Mesa, meanwhile, is a politically conservative border city with 485,000 residents, one-third of them recent immigrants. The long national debate over immigration, Mayor Giles said, threatens to force Mexican-Americans into the shadows. It has also had a negative effect on inter-border trade discussions, and could dampen the Census count, critical to future state aid levels for the fast-growing city.
Giles and other local officials in his city are redoubling efforts to rebuild trust among immigrants—“the people we shop with, go to church with, that our children go to school with."
“If you’re bringing in someone to talk about immigration, you might ask why it is not Jeff Flake, John McCain, or somebody who actually deals with the issue. I would suggest to you that just like opioids, where the issue is being dealt with is at the local level—far more effectively and in a more meaningful way—than at the national level,” the Mesa mayor said. “Folks don’t move to ‘America,’ they move to neighborhoods, they move to cities."
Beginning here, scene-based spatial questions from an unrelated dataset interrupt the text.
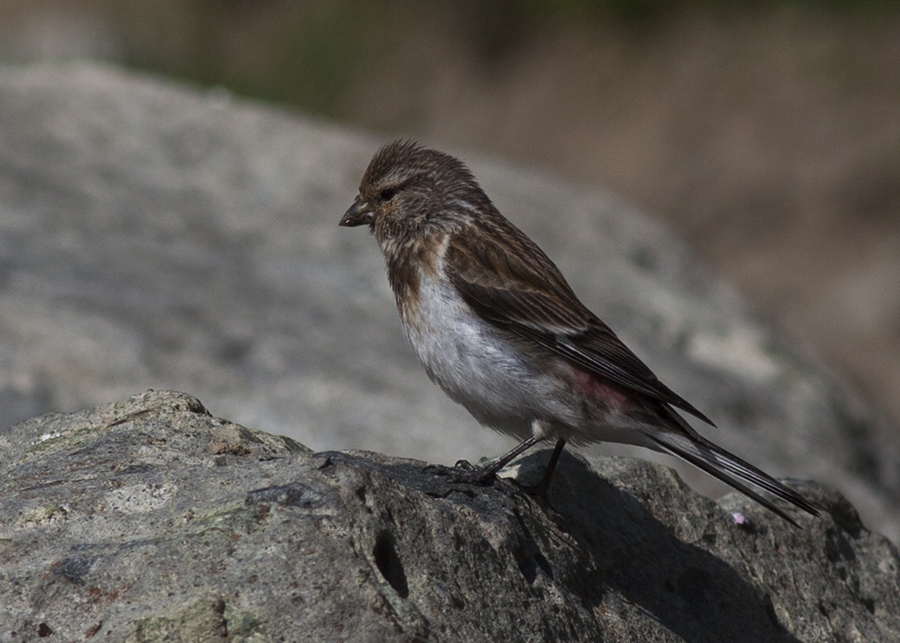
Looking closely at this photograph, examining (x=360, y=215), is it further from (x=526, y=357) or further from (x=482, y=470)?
(x=482, y=470)

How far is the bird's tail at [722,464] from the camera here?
4457mm

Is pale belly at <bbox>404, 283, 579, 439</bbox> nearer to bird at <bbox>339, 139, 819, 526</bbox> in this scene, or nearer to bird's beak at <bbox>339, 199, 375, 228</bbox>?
bird at <bbox>339, 139, 819, 526</bbox>

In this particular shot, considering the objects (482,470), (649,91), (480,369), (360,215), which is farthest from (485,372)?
→ (649,91)

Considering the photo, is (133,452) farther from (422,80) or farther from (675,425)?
(422,80)

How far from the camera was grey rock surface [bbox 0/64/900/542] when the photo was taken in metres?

In New Haven, Mayor Harp said, she and other officials have honed community-based policing with new communication technologies and driven down homicides, nonfatal shooting victims, and shots fired—to dramatic effect. Separately, South Bend’s “Mayor Pete” is laying the groundwork for a 21st century city. Its once-resilient manufacturing base sapped by global economic shifts, the city now uses trash trucks with a robotic arm to empty garbage bins, a sensor system to manage “the world’s smartest sewers,” and iPhone cameras on utility trucks to scan the road for potholes.
It may be a sign of faith in local government that some voters have approved tax surcharges for defined purposes. One levy, in New Haven, pays for quality pre-K and road paving. Another one funds the completion of a light-rail line in downtown Mesa.